---------- Data for the task

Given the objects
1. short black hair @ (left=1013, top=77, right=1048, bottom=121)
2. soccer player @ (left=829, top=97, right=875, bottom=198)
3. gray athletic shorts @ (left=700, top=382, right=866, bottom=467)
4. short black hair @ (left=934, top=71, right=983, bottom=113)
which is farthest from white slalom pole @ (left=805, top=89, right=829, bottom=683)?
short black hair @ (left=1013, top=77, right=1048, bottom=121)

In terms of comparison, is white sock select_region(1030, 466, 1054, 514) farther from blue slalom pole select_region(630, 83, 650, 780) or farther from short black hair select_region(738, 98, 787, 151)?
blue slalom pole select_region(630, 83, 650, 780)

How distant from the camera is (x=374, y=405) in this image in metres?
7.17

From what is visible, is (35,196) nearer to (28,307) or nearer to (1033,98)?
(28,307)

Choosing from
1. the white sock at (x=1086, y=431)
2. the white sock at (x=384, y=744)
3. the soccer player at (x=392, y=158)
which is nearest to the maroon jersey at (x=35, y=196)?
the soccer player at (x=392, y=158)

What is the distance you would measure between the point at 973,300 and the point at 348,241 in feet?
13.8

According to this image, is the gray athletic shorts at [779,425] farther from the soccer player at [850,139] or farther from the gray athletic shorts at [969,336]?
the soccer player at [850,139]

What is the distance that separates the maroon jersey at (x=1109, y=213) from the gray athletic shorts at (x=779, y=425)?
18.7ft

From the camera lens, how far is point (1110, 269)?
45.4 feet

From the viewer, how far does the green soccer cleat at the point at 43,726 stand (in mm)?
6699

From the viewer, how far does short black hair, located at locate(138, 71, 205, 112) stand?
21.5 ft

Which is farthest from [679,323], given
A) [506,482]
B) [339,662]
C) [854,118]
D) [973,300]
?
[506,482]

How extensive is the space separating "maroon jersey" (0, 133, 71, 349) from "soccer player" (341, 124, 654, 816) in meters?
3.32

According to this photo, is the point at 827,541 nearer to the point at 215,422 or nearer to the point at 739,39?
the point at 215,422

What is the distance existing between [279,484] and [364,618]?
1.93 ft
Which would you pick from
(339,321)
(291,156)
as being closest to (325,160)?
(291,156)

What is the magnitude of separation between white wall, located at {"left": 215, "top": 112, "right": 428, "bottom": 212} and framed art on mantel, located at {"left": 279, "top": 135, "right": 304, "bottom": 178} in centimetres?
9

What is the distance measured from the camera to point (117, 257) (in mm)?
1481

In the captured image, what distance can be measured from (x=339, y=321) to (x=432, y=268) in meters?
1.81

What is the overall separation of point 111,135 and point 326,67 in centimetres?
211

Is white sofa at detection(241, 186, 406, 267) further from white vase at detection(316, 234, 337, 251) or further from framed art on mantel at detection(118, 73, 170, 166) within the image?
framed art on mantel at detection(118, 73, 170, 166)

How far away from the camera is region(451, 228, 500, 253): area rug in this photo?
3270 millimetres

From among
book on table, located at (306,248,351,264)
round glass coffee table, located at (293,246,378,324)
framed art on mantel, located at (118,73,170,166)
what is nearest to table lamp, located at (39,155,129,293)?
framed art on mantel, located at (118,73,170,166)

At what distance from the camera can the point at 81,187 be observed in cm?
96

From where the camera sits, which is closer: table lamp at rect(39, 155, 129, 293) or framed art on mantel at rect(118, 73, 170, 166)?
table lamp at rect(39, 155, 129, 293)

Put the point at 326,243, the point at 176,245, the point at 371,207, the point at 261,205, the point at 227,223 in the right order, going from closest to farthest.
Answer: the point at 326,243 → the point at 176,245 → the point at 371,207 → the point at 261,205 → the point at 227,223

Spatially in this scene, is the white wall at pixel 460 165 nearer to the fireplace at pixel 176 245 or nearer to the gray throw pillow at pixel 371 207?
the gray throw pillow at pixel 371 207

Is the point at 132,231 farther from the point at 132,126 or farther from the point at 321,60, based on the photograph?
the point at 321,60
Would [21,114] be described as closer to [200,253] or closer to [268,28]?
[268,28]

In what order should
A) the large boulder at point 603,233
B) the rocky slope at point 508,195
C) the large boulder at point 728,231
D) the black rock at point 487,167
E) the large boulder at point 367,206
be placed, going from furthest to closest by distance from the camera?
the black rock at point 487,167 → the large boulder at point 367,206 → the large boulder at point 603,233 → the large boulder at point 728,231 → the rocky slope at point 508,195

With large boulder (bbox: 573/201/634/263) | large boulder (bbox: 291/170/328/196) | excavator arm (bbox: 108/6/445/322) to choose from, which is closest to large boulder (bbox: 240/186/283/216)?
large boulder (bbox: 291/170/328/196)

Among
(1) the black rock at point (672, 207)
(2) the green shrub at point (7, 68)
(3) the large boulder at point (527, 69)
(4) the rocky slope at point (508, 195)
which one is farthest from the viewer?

--------------------

> **Exercise prompt**:
Copy every record exactly as presented.

> **Answer to this problem**:
Given the objects
1. short black hair @ (left=1013, top=77, right=1048, bottom=121)
2. soccer player @ (left=829, top=97, right=875, bottom=198)
3. gray athletic shorts @ (left=700, top=382, right=866, bottom=467)
4. short black hair @ (left=934, top=71, right=983, bottom=113)
which is farthest from white slalom pole @ (left=805, top=89, right=829, bottom=683)?
short black hair @ (left=1013, top=77, right=1048, bottom=121)

In terms of comparison, is white sock select_region(1030, 466, 1054, 514) farther from blue slalom pole select_region(630, 83, 650, 780) or farther from short black hair select_region(738, 98, 787, 151)?
blue slalom pole select_region(630, 83, 650, 780)

How distant from the camera is (x=374, y=405) in this image in metres?
7.17

From what is visible, is (35,196) nearer to (28,307) or nearer to (1033,98)?
(28,307)

Choosing from
1. the white sock at (x=1086, y=431)
2. the white sock at (x=384, y=744)
3. the soccer player at (x=392, y=158)
which is nearest to the maroon jersey at (x=35, y=196)?
the soccer player at (x=392, y=158)

What is the distance you would measure between the point at 973,300 and the point at 348,241 in feet?
13.8

According to this image, is the gray athletic shorts at [779,425] farther from the soccer player at [850,139] or farther from the gray athletic shorts at [969,336]?
the soccer player at [850,139]

What is the distance that separates the maroon jersey at (x=1109, y=213) from the gray athletic shorts at (x=779, y=425)?
18.7ft

From the camera lens, how far is point (1110, 269)?
45.4 feet

From the viewer, how far does the green soccer cleat at the point at 43,726 stand (in mm)?
6699

From the viewer, how far does short black hair, located at locate(138, 71, 205, 112) stand?
21.5 ft

Which is farthest from [679,323], given
A) [506,482]
B) [339,662]
C) [854,118]
D) [973,300]
?
[506,482]

How extensive is the space separating "maroon jersey" (0, 133, 71, 349) from "soccer player" (341, 124, 654, 816) in meters?
3.32

According to this photo, is the point at 827,541 nearer to the point at 215,422 or nearer to the point at 739,39?
the point at 215,422

What is the distance existing between [279,484] and [364,618]?
1.93 ft
Which would you pick from
(339,321)
(291,156)
as being closest to (325,160)?
(291,156)

What is the magnitude of separation between white wall, located at {"left": 215, "top": 112, "right": 428, "bottom": 212} and framed art on mantel, located at {"left": 279, "top": 135, "right": 304, "bottom": 178} in centimetres?
9

What is the distance measured from the camera to point (117, 257) (in mm)?
1481

In the captured image, what distance can be measured from (x=339, y=321) to (x=432, y=268) in meters?
1.81

What is the overall separation of point 111,135 and point 326,67 in centimetres?
211

Is white sofa at detection(241, 186, 406, 267) further from white vase at detection(316, 234, 337, 251) or further from framed art on mantel at detection(118, 73, 170, 166) within the image?
framed art on mantel at detection(118, 73, 170, 166)

How far away from the camera is region(451, 228, 500, 253): area rug in this photo?
3270 millimetres

From among
book on table, located at (306,248,351,264)
round glass coffee table, located at (293,246,378,324)
framed art on mantel, located at (118,73,170,166)
what is nearest to table lamp, located at (39,155,129,293)?
framed art on mantel, located at (118,73,170,166)

At what distance from the camera can the point at 81,187 be observed in cm?
96

From where the camera sits, which is closer: table lamp at rect(39, 155, 129, 293) or framed art on mantel at rect(118, 73, 170, 166)?
table lamp at rect(39, 155, 129, 293)

Put the point at 326,243, the point at 176,245, the point at 371,207, the point at 261,205, the point at 227,223 in the right order, going from closest to farthest.
Answer: the point at 326,243 → the point at 176,245 → the point at 371,207 → the point at 261,205 → the point at 227,223

Spatially in this scene, is the white wall at pixel 460 165 nearer to the fireplace at pixel 176 245 or nearer to the gray throw pillow at pixel 371 207?
the gray throw pillow at pixel 371 207

Is the point at 132,231 farther from the point at 132,126 or farther from the point at 321,60, based on the photograph?
the point at 321,60
Would [21,114] be described as closer to [200,253] or closer to [268,28]?
[268,28]

In what order should
A) the large boulder at point 603,233
B) the rocky slope at point 508,195
C) the large boulder at point 728,231
D) the black rock at point 487,167
E) the large boulder at point 367,206
be placed, going from furthest to closest by distance from the camera?
the black rock at point 487,167 → the large boulder at point 367,206 → the large boulder at point 603,233 → the large boulder at point 728,231 → the rocky slope at point 508,195

With large boulder (bbox: 573/201/634/263) | large boulder (bbox: 291/170/328/196) | excavator arm (bbox: 108/6/445/322) to choose from, which is closest to large boulder (bbox: 240/186/283/216)?
large boulder (bbox: 291/170/328/196)

Among
(1) the black rock at point (672, 207)
(2) the green shrub at point (7, 68)
(3) the large boulder at point (527, 69)
(4) the rocky slope at point (508, 195)
which one is farthest from the viewer?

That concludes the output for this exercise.